The detail pitched camp on rising ground in the rear of the Hotel Munnatawket, not far from the site of the battalion’s camp some five years later.

The Maine lay at anchor in Fisher’s Island Sound. The remainder of the division went by rail to New Haven on the following Monday morning and sailed for the island on the steamer Richard Law. The two divisions with the engineer branch and the staff made the battalion nearly 140 strong.

Captain Sigsbee was in command of the ship, the same officer who was in command when the tragedy in the harbor of Havana happened seven months later. His face became familiar to most of our men, as did also that of Lieutenant Wainwright, executive officer at the time of the explosion, and when that tragedy came the horror had a personal as well as a patriotic interest for many members of the Second Division, who remembered by name and face many a man in the ship’s complement.

Most of the work was at Camp Long or in small boats, but not a little was on the ship, where gun drill was among the most interesting of the branches. A lecture on the Whitehead torpedo was a feature of the curriculum.

One afternoon during the tour of duty on the Maine, the signal squads of the First and the Second Divisions met in a contest for a trophy cup and the squad from the Second won. The winning team included Quartermasters Cheney and Wightman and Seamen Bosworth and V. Morgan.

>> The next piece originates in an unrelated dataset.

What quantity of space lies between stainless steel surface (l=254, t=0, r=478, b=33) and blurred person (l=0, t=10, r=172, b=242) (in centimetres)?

It is interesting to hark back to the Maine days and to record that a racing cutter crew was evolved and that it received some, if not much, instruction and encouragement from men on the Maine. Out of the mist of that week it is recorded that this crew was made up of these oarsmen: First, Seaman Baxter; Second, Quartermaster Wightman; Third, Coxswain Osgood; Fourth, Seaman Wells; Fifth, Gunner’s Mate Root; Sixth, Seaman Havens; Seventh, Seaman Gilbert; Eighth, Boatswain’s Mate Morrell; Ninth, Coxswain Northam; Tenth, Seaman Ingalls; Eleventh, Gunner’s Mate Cuntz, and Twelfth, Seaman J. Morgan. Without experience the crew contested with the crack twelve of the New Haven Division and was beaten only by three-quarters of a boat length.

The Hartford Division returned on the tugs Coulston and Mabel, arriving at the steamboat landing in the early evening.